Was kommt als Nächstes? Werden die beiden in der durchzechten Nacht übereinander herfallen oder sich gar gegenseitig umbringen? Wird Pierre Wort halten und Katyas dunkle Geheimnisse, die diese vor ihm ausbreitet, tatsächlich nicht für seinen Artikel verwenden? Ist überhaupt ein Wort dessen wahr, was Katya da im Drogen- und Alkoholrausch so bereitwillig preisgibt? Ist Pierre zu glauben, wenn er seine Seele vor der Fremden brutal bloßlegt? Oder ist dies nur ein Trick, um an schmutzige Details aus dem Leben des Promis zu kommen? Ausgang offen…
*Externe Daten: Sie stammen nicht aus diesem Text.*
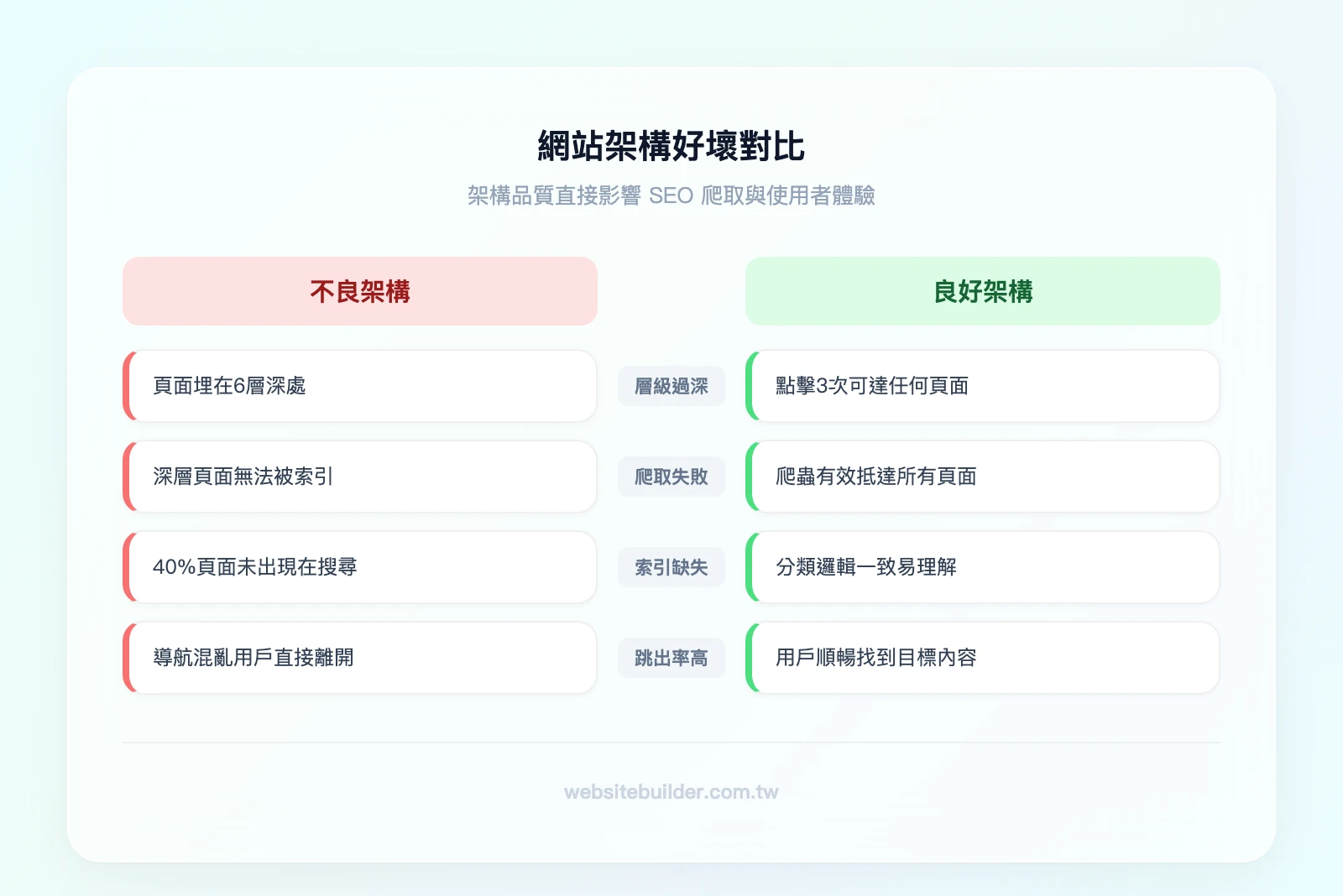 網站架構好壞對比

架構品質直接影響 SEO 爬取與使用者體驗

| 不良架構 | | 良好架構 |
|---|---|---|
| 頁面埋在6層深處 | 層級過深 | 點擊3次可達任何頁面 |
| 深層頁面無法被索引 | 爬取失敗 | 爬蟲有效抵達所有頁面 |
| 40%頁面未出現在搜尋 | 索引缺失 | 分類邏輯一致易理解 |
| 導航混亂用戶直接離開 | 跳出率高 | 用戶順暢找到目標內容 |

websitebuilder.com.tw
Neben seiner Unvorhersehbarkeit und der inneren Spannung hat „Interview“ noch zwei weitere Stärken, die herausstechen. Die Atmosphäre, die Buscemi seinem Kammerspiel abgewinnt, entfaltet mit der Zeit eine starke Sogwirkung - fast so, als ob die auf der Leinwand reichlich konsumierten Genussmittel bis in die Zuschauerreihen hinein wirken würden. Wie wichtig bei einem Quasi-Zwei-Personenstück die Schauspieler sind, leuchtet sofort ein. Und große Überraschung: Jude-Law-Ex Sienna Miller (Alfie, Der Sternwanderer) zieht im Duell mit Charakterschädel Steve Buscemi keinesfalls den Kürzeren und bietet die bisher beste Leistung ihrer Karriere. Miller ist selbst fester Bestandteil des Klatschbetriebs und lässt sich auch gern mal oben ohne beim Sonnenbaden fotografieren. Dass sie auch als Schauspielerin etwas drauf hat und nicht nur phantastisch aussieht, dokumentiert sie in „Interview“ eindrucksvoll. Buscemi ist der abgefuckte Journalist anstandslos abzunehmen, diesen Typ spielt der Klassemime ohne spürbare Anstrengung mit schlafwandlerischer Sicherheit.
Fazit: „Interview“ ist ein kleiner, feiner Film, der die Festival-Ochsentour absolviert und es nun verdientermaßen doch noch in ein paar deutsche Kinos geschafft hat. Nur beim Schlusstwist übernimmt die Kopflastigkeit zu sehr die Oberhand und das Drama entlarvt sich schlussendlich als Verfilmung einer theoretischen Idee. Wer genauer hinsieht, bekommt aber dennoch einen lohnenswerten Subtext mitgeliefert: Was ist eigentlich von dem zu halten, das die Stars scheinbar unbedarft von sich geben? Hat sich der Journalismus zumindest einen Teil seiner Integrität bis heute bewahrt, oder ist er bereits mit Haut und Haaren dem gefräßigen Gossip-Monster verfallen, das nach immer mehr halbgaren Society-News verlangt?